Generally, buckling restrained braces (BRBs) have been considered as part of a bracing system, rather than as part of a damping system in seismic-resistant designs [3]. Therefore, we propose the idea of using BRB as an additional individual member or an external damper, not as the structural component or bracings. In this case, the device may be called a buckling restrained damper (BRD). The damper ‘BRD’ and the bracing ‘BRB’ are identical in terms of behavior and the design. They belong to the metallic damper that works based on the inelastic behavior of steel, and typically consist of a steel core and buckling restrainer case (i.e., concrete filled tube; Figure 1). During seismic load, the steel core or the yielding member of the damper undergo plastic deformation and dissipate the seismic energy by hysteretic behavior [3,4,5,6,7,8,9,10,11].
In order to enhance the seismic behavior of bridges using BRD, design parameters such as the length, the cross-sectional area, the location, and the inclination of BRD shall be taken into account. Regarding the length of BRDs, some studies are available in the literature, for example, [7,8,9,10,11]. Razavi et al. [10] have conducted analytical and experimental studies on the entire model of the BRD with a yielding part and a rigid part. The ratio between the length of the yielding core and the total length (Lc/Ltotal) of the BRD was taken to be 0.2 to 0.4, and the axial strain was shown to be higher than 3%. For common BRBs, the length ratio typically varies from 0.6 to 0.8, and the axial strain is 1% to 2%. Therefore, they investigated the buckling load of the BRD in two cases: (i) the yielding core was placed in the middle of the BRD, and (ii) the yielding core was placed at the one end of the BRD. The authors also compared the energy dissipated by the BRD with a reduced length of the yielding part and the energy dissipated by a conventional BRD. The study showed that higher buckling capacity is achieved when the short yielding core is placed at the one end of the BRD; therefore, the BRD with the short core has a higher energy absorption capacity of 1.3 times than that of the conventional BRD.
Other reports [7,8,9] highlighted that as the core length decreases, the plastic strain demand on the BRD increases, and consequently, its energy absorption becomes greater. Therefore, the BRD could efficiently sustain the seismic performance of the structure. Although the effectiveness of the core length of the BRD has been studied previously, its influence on the seismic performance of the actual or the existing bridge under real earthquake conditions has not been assessed. Moreover, the effectiveness of other parameters such as the inclination and the cross-sectional area of the BRD yielding core has not been evaluated yet. Thus, this study will consider the effectiveness of the BRD design parameters such as the length, the cross-sectional area, the location, and the inclination of BRD on the seismic performance of an existing steel truss bridge.
In summary, the aim of the present study is to propose an option to enhance the seismic behavior of an existing truss bridge under a large earthquake using BRDs, and to investigate the influence of the aforementioned design parameters of the BRD on the seismic performance of the bridge.
◇ ◇ ◇ ◇ ◇ ◇ ◇
Write the next part of the passage on buckling restrained dampers for bridges, starting after its final sentence. The listing that comes next has no connection to the passage on buckling restrained dampers.

Data section:
◇ ◇ ◇ ◇ ◇ ◇ ◇
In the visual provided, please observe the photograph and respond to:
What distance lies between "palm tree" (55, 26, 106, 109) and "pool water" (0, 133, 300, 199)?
◇ ◇ ◇ ◇ ◇ ◇ ◇
Result for this task:
2. Analysis Model

2.1. Model of the Existing Bridge

The existing truss bridge is a single-span simply supported bridge with a span length of 74.40 m. It has a reinforced concrete upper deck with a width of 10.60 m and a thickness of 200 mm. The schematic of the bridge is given in Figure 2, and the member details, including the steel grades, are shown in Table 1. Steel grades, employed for the truss bridge, are SM490Y (yield stress, σy = 355 N/mm2) and SM400 (yield stress, σy = 235 N/mm2). The mass density, Young’s modulus, and Poison’s ratio of each steel are taken to be ρ = 7.851 × 10−9 t/mm3, E = 2.0 × 105 N/mm2, and ν = 0.3, respectively. Moreover, beyond the yield stress, the material stiffness is assumed to be E/100, and the elastic-plastic behavior of von Mises type with kinematic hardening rule is assumed.
For the concrete deck, the mass density, Young’s modulus, and Poison’s ratio are taken to be ρ = 2.35 × 10−9 t/mm3, E = 2.1 × 104 N/mm2, and ν = 0.2, respectively. The damage in the concrete deck slab is not taken into account in this study; therefore, the simplified elastic model is employed to consider its spatial stiffness and inertia in the dynamic analysis.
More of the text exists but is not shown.